Yeah, Zurn has a warranty.:whistling2: 

Like the split heat pex I posted about a month ago. I mailed in thier claim form, and the pipe. Now, no one will even return a phone call or e-mail. :furious:

I'm goin back to copper, baby. :thumbsup:

A warranty is no good if no one will honor it. 

BTW, the fine print on the warranty says you must use the same manufacturers pipe and fittings. Good luck with that. All of the local supply houses now have a hodge podge of materials. Some Zurn, a few Uponor, a couple marked "Korea". A few sticks if pipe from every manufacturer and their mother. I think that the manufacturers are purposely back ordering things, so the parts house will have no choice but to source it from someone else, to keep it on the shelf. 

I have tried to purchase Viega, exclusively from one supplier. I buy it in bulk, and stock it in my shop. The last bag of 1/2" elbows I got was a genuine Viega bag, with crummy cast elbows, marked "Korea" I called the rep, and he said "Ah, don't worry about it. They just do that if they need to fill in material they are short on. " 

Good luck with that warranty.


----------



## Widdershins (Feb 5, 2011)

PlumbCrazy said:


> Warranties mean nothing if a manufacturer goes under. Just sayin'


 Both Uponor and Zurn have been around forever.


----------



## Phat Cat (Apr 1, 2009)

Widdershins said:


> Both Uponor and Zurn have been around forever.


So they are too big to fail . . . now where have I heard that before?

Lehman Bros. had been around forever and they are no longer.


----------



## Widdershins (Feb 5, 2011)

sheeptown44 said:


> Try sprinkling some primer on one and see what happens, danger danger they become very fragile. So be carefule with the primer around them!


 WTF?

If you're careless enough to knock over a can of volatile chemicals, then you deserve exactly what you get.


----------



## Widdershins (Feb 5, 2011)

PlumbCrazy said:


> So they are too big to fail . . . now where have I heard that before?
> 
> Lehman Bros. had been around forever and they are no longer.


 Lehman Bro's sold products manufactured under license all across the Globe.

Uponor has a few dedicated plants churning out their product.

NEXT!!!!!


----------



## Master Mark (Aug 14, 2009)

*black plastic wirsbo*

the black plastic wirsbo fittings work very well

I trust them over the brass ones......we have had homes freeze 
solid with those fittings and never had a problem 
which I found hard to believe.... but it convinced me how good they are.... 

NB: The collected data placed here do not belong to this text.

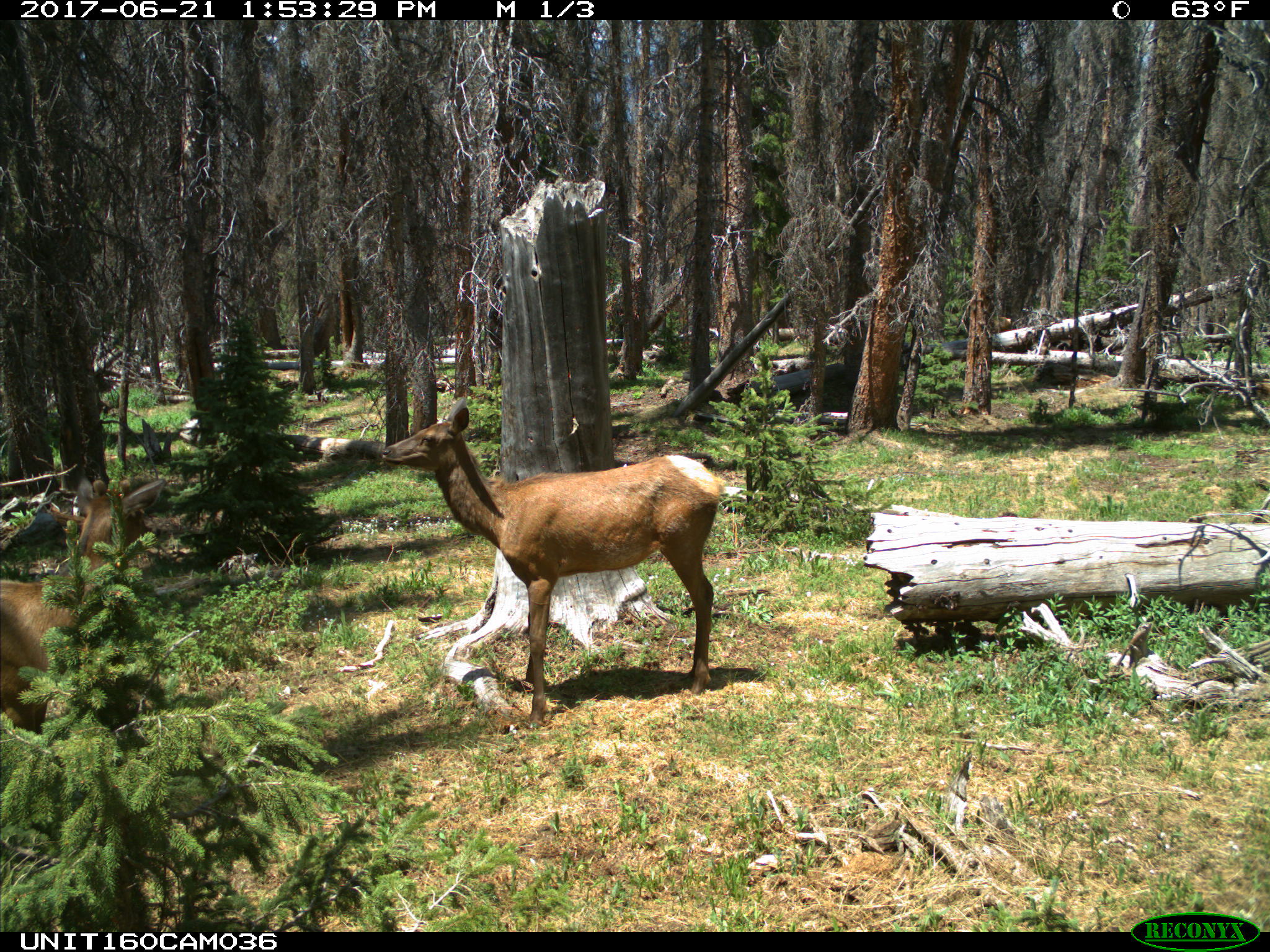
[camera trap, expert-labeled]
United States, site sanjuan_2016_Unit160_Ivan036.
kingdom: Animalia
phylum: Chordata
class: Mammalia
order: Artiodactyla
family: Cervidae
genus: Cervus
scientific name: Cervus elaphus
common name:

*Zurn sucks the big chubby one...* if you use that stuff ..
you deserve whatever fate hands you in a few years....
I am suprised that they are still in business
after the last fiasco in minnesota...


----------



## Phat Cat (Apr 1, 2009)

Widdershins said:


> Lehman Bro's sold products manufactured under license all across the Globe.
> 
> Uponor has a few dedicated plants churning out their product.
> 
> NEXT!!!!!


:laughing: Lehman Bros. in New York - investment banking firm, sold mutual funds etc.

Let's use another example Montgomery Wards.


----------



## Widdershins (Feb 5, 2011)

PlumbCrazy said:


> :laughing: Lehman Bros. in New York - investment banking firm, sold mutual funds etc.
> 
> Let's use another example Montgomery Wards.


 Good call.

Next to Sears and J C Penneys, MG raped their stalwart consumers to the very last moment before suspending catalog sales.


----------



## Epox (Sep 19, 2010)

I use the "plastic" uponor fittings. I know for fact the brass is no good and have noticed our suppliers pulling them from their shelves. I been warning them of the dezinkefication issues for several years. I haven't used thier brass for nigh on 5 years with exeption to fip's and sweat adpts.


----------